The Liberals have shamelessly attacked independent candidates, writes Julia Banks.

The Liberals have shamelessly attacked independent candidates, writes Julia Banks. Photo: TND/AAP

“The Member for Chisholm has the call”.

As an independent MP, I rose to put my question to the Morrison government. Barely two words had come out and the angry roar of abuse from my former colleagues engulfed the House of Representatives.

For all the hours I’d witnessed the gladiatorial sport known as “Question Time”, this was different. It was so violently deafening – it felt like I’d been physically assaulted.

Even the ever-stoic Speaker, and seasoned MPs on the cross bench and in opposition, seemed shocked at the ferocity of this gargantuan toxic gang of men shouting. And once order was restored, the brief silence that followed was broken by a measured but respectful voice.

“That’s why she left,” an MP said.

This happened just weeks after I’d announced I was intending to run as an independent candidate in the 2019 election.

When I quit the Liberals the year before, I acquired a distressing whistleblower status. But the full brunt and viciousness of the party’s political thuggery was insidious and reached an acute level during the 2019 election campaign period.

It was so much worse than the traditional major party dirty tricks I experienced in the 2016 election campaign. They behaved as if I was taking or challenging something they owned, something to which they felt entitled.

As my campaign progressed, they ramped up their attacks every day until the election.

I said when I quit the party that so-called moderate voices had “been drowned out by the right wing”. But in the past three years, we’ve seen something far more disturbing.

Parliament is the biggest boys’ club in the country. Photo: AAP

Moderate voices drowned out

Under Morrison, we’ve seen these ‘moderates’, ‘new liberals’, ‘modern liberals’ (who knows what they call themselves these days) morph into being fully signed-up members of Morrison’s right-wing conservative populist party – a culture that he defined from the outset.
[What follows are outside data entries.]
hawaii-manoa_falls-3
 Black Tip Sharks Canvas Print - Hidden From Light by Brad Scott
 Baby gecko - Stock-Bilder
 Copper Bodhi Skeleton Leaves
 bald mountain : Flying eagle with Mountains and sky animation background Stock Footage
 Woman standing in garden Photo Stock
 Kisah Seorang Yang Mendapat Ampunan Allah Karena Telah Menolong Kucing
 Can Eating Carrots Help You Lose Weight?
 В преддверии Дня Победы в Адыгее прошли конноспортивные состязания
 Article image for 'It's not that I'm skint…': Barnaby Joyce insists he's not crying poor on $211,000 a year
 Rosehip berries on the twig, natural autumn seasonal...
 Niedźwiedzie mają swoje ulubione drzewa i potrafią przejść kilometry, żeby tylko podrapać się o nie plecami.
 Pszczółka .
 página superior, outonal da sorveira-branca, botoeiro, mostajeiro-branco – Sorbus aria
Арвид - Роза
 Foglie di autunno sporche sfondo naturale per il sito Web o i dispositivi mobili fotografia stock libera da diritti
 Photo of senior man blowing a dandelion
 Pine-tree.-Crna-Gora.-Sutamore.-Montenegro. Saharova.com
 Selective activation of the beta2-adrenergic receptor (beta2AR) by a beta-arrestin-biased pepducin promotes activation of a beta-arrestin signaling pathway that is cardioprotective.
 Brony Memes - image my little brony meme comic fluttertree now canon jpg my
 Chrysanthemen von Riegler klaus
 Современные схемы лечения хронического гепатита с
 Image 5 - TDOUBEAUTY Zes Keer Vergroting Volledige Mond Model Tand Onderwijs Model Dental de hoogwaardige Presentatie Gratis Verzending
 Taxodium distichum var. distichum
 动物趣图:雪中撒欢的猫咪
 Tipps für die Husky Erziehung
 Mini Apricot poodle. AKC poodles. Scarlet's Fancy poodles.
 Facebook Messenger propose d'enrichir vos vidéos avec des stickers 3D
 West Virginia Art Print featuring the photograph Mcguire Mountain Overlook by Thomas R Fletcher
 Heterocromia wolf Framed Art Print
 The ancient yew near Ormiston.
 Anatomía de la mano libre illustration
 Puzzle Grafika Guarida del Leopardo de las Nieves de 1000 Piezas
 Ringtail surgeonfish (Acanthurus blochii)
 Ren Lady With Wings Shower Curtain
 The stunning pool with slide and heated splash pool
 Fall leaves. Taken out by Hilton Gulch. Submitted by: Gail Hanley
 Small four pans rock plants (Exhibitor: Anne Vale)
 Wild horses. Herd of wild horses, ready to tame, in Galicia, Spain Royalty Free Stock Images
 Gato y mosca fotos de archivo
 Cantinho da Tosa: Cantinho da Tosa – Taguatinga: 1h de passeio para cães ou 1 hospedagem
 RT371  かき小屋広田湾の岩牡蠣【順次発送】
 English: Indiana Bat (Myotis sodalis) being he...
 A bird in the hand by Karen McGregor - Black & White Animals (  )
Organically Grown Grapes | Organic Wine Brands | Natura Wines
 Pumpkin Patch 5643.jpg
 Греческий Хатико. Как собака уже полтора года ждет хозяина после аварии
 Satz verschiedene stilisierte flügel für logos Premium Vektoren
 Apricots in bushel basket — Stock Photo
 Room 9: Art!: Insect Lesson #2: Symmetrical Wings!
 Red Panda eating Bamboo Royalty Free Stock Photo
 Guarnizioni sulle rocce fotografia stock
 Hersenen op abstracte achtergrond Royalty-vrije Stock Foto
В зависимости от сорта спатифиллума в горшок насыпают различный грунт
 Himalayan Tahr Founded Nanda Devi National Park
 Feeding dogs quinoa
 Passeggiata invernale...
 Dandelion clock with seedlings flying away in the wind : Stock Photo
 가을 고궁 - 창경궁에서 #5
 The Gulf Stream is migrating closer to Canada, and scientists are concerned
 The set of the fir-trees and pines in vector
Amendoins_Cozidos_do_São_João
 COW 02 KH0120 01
Even in his early days as prime minister, Morrison had many moments that were characterised as ‘Trumpian’ and ended up in the international press for all the wrong reasons.

One was when he said: “We want to see women rise. But we don’t want to see women rise only on the basis of others (i.e. men) doing worse.”

He actually said that. And worse still, it wasn’t off the cuff or a case of the words coming out wrong. It was in his written, prepared speech for International Women’s Day in 2019. At a time when his government’s women problem was under the glare of public scrutiny.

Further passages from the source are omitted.